(Rows of spatial question data)
_ _ _ _

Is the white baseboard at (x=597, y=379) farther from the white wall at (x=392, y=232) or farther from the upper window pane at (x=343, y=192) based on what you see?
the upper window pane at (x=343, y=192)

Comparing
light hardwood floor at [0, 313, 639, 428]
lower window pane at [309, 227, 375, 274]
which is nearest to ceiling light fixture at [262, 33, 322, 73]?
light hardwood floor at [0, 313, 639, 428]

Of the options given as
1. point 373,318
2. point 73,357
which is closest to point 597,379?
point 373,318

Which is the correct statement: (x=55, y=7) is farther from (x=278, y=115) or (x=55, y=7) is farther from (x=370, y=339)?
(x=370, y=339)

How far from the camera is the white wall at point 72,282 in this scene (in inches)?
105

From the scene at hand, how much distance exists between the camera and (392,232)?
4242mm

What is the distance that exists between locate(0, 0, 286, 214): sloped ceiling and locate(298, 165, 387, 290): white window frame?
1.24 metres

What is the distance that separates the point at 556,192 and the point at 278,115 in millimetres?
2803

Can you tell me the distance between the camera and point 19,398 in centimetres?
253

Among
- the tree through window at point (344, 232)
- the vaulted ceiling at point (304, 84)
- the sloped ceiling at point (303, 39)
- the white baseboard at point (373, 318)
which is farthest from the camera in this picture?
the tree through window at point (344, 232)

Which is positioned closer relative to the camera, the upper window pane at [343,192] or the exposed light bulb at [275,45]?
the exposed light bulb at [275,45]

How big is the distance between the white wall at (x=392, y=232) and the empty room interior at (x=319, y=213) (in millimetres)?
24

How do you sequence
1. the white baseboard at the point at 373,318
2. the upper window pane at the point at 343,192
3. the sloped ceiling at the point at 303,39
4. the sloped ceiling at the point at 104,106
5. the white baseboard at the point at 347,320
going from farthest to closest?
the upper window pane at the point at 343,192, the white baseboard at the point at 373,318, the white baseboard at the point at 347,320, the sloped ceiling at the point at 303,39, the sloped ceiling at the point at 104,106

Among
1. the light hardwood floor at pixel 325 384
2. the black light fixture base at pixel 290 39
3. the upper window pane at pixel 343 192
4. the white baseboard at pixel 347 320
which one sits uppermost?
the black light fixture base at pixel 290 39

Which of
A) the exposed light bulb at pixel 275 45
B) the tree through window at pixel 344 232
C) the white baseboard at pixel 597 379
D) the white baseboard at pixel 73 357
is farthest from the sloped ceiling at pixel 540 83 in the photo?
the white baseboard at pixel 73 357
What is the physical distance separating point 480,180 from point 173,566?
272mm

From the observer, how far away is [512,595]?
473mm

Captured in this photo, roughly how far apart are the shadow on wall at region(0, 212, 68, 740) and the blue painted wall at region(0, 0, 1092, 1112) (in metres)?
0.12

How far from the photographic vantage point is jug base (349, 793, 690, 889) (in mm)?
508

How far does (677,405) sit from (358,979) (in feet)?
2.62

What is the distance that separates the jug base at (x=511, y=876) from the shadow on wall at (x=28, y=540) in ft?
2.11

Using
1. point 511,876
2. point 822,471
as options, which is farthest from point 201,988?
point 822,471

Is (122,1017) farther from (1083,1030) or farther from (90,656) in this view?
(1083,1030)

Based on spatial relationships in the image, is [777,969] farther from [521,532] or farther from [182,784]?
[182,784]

_ _ _ _

_What the task asks:_ Retype the material from the line containing "Captured in this" through the end of the material, changing nothing.

_Exercise solution:_
Captured in this photo, roughly how far apart are the shadow on wall at region(0, 212, 68, 740) and the blue painted wall at region(0, 0, 1092, 1112) (in metres)?
0.12

How far from the photographic vantage point is jug base (349, 793, 690, 889) (in mm)?
508

How far does (677,405) sit from (358,979) (in feet)?
2.62

What is the distance that separates the jug base at (x=511, y=876) from the shadow on wall at (x=28, y=540) in ft?
2.11

Using
1. point 511,876
2. point 822,471
as options, which is farthest from point 201,988?
point 822,471

Is (122,1017) farther from (1083,1030) or farther from (90,656) in this view?
(1083,1030)

Based on spatial relationships in the image, is [777,969] farther from [521,532] or farther from [182,784]?
[182,784]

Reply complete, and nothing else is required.